Do you know what the word impeccable means? This article will provide you with all of the knowledge you need on the word impeccable, including its meaning, origin, usage, synonyms, antonyms, example sentences, and more!
What is the definition of impeccable?
According to Merriam-Webster Unabridged English Dictionary and other dictionary apps, the word impeccable, pronounced “ɪmˈpɛkəbəl” is an adjective that means free from fault or blame, or incapable of sinning, though in the modern day it is most commonly used to mean the former.
The word impeccable can be used to describe a great many different things and is no longer reserved for describing things that are free from sin. Someone could say that someone has impeccable manners, impeccable taste, or impeccable character, or that a house is impeccably clean. The word has taken on a much broader definition in the modern day.
THere are many other languages that use the word impeccable. Some of these, like romance languages, have the same Latin roots as the English word impeccable, while others do not. Some of these words look very similar to the word impeccable because they share those common roots. Below is a list or translations for the word impeccable from Word Sense.
- Mandarin: 無瑕, 無懈可擊
- Arabic: لا تشوبه شائبة
- Urdu: معصُوم (masoom), بے عیب (bay aib)
- French: impeccable
- Swedish: fläckfri, oantastlig
- Dutch: onberispelijk
- German: makellos, einwandfrei, tadellos
- Finnish: virheetön
- Slovene: brezhiben (masc.), popoln (masc.)
- Spanish: impecable
- Greek: άψογος (masc.), τέλειος (masc.)
- Icelandic: lýtalaus
- Russian: безупре́чный, безукори́зненный
- Catalan: impecable (masc.) (fem.)
- Portuguese: impecável
What is the etymology of the word impeccable?
According to Etymonline, the word impeccable has been in use in the English language since the 1530s to mean incapable of sin. This comes from the French impeccable, which has been used since the 15th century. This might also come directly from the Late Latin impeccabilis meaning not liable to sin. This was formed from the prefix in, meaning not, and the root peccare meaning to sin. This word has been used to mean faultless since the 1610s, and related words include impeccably, impeccant, impeccability, and impeccancy.
The root word peccare also has other descendents in the English language. There is peccadillo, which means a slight offense as well as peccant, which means guilty or faulty. There is also peccavi, which means an acknowledgement of sin. This was taken directly from Latin where it means “I have sinned.”
What are synonyms and antonyms for the word impeccable?
There are many different words that someone could use in place of the word impeccable. These are called synonyms, which are words and phrases that have the same meaning as another word or phrase. Someone might choose to use a synonym because they want to expand their vocabulary, or because they want to avoid repeating themselves. The below list of synonyms for the word impeccable is from Thesaurus.
- on target
There are also many different words that mean the opposite of impeccable. Looking at a list of antonyms is very useful if your instinct is to add a negative prefix onto the beginning of words. The below list of antonyms is also from Thesaurus.
- few bugs
- below par
How can the word impeccable be used in a sentence?
The word impeccable is very common and can be used in a plethora of different sentences and contexts. The word impeccable is considered polte, so one does not need to worry about it being too casual to use in certain contexts. Below are a couple of examples of sentences in which the word impeccable is used to mean flawless. In this first example, June’s art teacher is evaluating her final project.
June: What do you think?
Art Teacher: Honestly June, it’s impeccable. I’m so impressed with this work. Are you sure you don’t plan to study art in college?

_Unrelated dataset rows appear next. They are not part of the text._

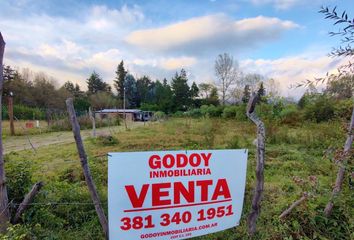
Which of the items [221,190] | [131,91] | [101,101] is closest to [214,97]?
[101,101]

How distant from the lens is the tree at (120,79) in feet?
206

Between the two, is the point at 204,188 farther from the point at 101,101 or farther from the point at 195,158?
the point at 101,101

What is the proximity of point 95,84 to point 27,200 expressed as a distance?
62254mm

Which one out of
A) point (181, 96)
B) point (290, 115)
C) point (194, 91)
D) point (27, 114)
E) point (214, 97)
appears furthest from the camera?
point (194, 91)

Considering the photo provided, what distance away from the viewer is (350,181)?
272cm

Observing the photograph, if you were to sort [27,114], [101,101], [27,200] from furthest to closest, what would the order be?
[101,101]
[27,114]
[27,200]

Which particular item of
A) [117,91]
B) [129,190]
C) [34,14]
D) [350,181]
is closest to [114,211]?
[129,190]

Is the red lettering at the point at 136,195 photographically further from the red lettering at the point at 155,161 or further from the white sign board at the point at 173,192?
the red lettering at the point at 155,161

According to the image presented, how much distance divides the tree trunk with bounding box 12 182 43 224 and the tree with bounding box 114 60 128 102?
6089cm

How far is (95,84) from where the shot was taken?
61.5 m

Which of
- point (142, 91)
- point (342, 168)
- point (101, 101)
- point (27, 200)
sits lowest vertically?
point (27, 200)

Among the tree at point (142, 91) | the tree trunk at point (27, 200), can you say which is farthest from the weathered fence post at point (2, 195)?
the tree at point (142, 91)

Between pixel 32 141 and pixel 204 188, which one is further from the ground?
pixel 204 188

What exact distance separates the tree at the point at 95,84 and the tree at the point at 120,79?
2.50m
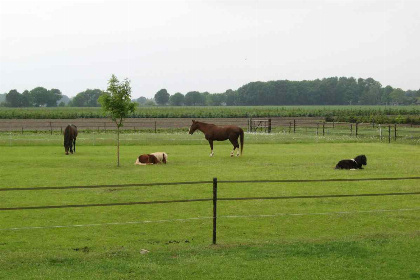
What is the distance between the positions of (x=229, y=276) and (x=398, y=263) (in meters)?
2.61

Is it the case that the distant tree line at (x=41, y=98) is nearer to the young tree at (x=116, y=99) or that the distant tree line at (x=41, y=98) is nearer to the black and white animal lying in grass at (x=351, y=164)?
the young tree at (x=116, y=99)

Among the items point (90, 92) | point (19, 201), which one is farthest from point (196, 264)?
point (90, 92)

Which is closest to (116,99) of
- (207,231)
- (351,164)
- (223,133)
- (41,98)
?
(223,133)

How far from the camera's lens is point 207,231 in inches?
412

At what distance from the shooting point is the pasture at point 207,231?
7773 mm

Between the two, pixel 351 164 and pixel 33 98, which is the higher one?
pixel 33 98

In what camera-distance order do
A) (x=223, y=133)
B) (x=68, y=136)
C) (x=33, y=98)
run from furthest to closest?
(x=33, y=98) < (x=68, y=136) < (x=223, y=133)

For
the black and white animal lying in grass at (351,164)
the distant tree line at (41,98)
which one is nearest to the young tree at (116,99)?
the black and white animal lying in grass at (351,164)

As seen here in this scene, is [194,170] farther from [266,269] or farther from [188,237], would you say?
[266,269]

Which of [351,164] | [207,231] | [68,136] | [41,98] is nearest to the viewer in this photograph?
[207,231]

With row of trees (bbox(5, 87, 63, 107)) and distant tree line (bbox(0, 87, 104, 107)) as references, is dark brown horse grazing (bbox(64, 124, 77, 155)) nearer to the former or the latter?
distant tree line (bbox(0, 87, 104, 107))

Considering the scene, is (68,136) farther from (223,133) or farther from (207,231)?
(207,231)

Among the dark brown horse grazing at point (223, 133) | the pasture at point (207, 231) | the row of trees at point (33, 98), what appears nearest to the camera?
the pasture at point (207, 231)

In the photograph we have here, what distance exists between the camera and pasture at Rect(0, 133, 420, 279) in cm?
777
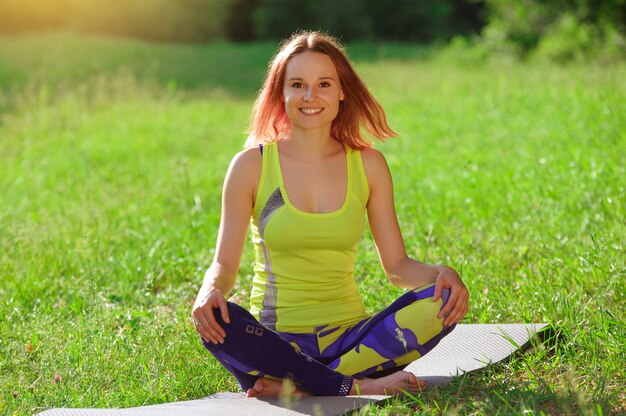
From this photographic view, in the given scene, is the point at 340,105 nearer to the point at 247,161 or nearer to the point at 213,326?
the point at 247,161

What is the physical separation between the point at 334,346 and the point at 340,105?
0.91 metres

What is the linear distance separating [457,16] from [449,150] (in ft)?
88.6

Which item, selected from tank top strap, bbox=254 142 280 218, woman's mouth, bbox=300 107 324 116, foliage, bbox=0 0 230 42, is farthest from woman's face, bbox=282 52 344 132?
foliage, bbox=0 0 230 42

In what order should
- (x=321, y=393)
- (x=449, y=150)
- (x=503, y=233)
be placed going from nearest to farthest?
(x=321, y=393) → (x=503, y=233) → (x=449, y=150)

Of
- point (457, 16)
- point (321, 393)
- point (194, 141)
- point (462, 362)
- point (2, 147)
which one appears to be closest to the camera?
point (321, 393)

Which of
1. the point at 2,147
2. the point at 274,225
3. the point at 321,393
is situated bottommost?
the point at 2,147

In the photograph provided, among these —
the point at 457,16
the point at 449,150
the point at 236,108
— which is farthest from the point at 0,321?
the point at 457,16

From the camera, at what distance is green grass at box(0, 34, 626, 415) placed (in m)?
3.31

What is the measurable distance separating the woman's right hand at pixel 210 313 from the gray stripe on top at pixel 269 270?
338 millimetres

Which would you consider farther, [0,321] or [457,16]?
[457,16]

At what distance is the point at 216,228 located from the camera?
586 cm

June: I just don’t think it’s lucrative. My parents don’t want me to.
Art Teacher: June, anything can be lucrative. Freelance illustrators and animators can be successful, too. Just because it’s not a 9 to 5 doesn’t mean it’s not valuable. The world needs art. With work like this, I think you could even get a full ride to an art school.

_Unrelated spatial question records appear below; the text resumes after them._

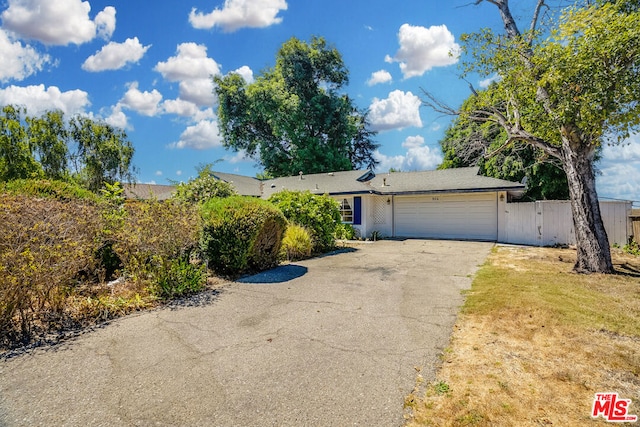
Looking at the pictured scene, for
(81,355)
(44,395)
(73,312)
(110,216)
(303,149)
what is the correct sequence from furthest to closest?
(303,149)
(110,216)
(73,312)
(81,355)
(44,395)

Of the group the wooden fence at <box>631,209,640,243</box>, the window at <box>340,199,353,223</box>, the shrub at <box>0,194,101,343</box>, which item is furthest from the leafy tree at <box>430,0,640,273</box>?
the shrub at <box>0,194,101,343</box>

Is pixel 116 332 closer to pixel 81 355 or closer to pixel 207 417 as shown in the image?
pixel 81 355

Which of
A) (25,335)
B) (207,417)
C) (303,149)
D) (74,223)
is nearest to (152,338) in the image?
(25,335)

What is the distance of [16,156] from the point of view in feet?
62.5

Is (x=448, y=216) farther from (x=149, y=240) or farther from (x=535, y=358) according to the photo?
(x=149, y=240)

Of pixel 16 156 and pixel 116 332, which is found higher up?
pixel 16 156

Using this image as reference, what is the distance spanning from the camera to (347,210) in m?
17.6

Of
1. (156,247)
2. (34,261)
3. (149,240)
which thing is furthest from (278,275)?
(34,261)

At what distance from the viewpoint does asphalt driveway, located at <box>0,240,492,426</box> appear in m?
2.75

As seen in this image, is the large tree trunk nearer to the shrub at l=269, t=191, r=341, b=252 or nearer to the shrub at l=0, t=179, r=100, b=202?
the shrub at l=269, t=191, r=341, b=252

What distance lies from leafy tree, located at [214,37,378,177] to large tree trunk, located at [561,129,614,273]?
808 inches

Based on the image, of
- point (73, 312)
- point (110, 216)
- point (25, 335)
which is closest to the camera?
point (25, 335)

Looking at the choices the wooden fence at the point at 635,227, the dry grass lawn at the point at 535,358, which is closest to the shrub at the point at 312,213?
the dry grass lawn at the point at 535,358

Here, June’s art teacher uses the word impeccable to describe the quality of her final project. The art teacher cannot find a flaw with her project, and therefore describes it as impeccable. In this next example, June’s mother uses the word impeccable to describe her room.
June’s Mom: June, thi solace is a pigsty. There are paints and clay and pencils all over the place. Clean this place up.
June: Mom, I’m using it all. It’s a multimedia project.
June’s Mom: Well when you’re finished with this “project,” I want this place to look impeccable. If I don’t hear that vacuum going, you’re going to get an earful.
June: Okay, okay. I will, Just as soon as I finish.
Overall, the word impeccable means flawless or free from sin. While it was initially used strictly to mean free from sin or sinless, in the modern day, it has taken on a much broader definition. Nowadays, the adjective impeccable can be used to describe a great many things and people that are without flaw, from objects to characteristics. This is a very common word in the English language.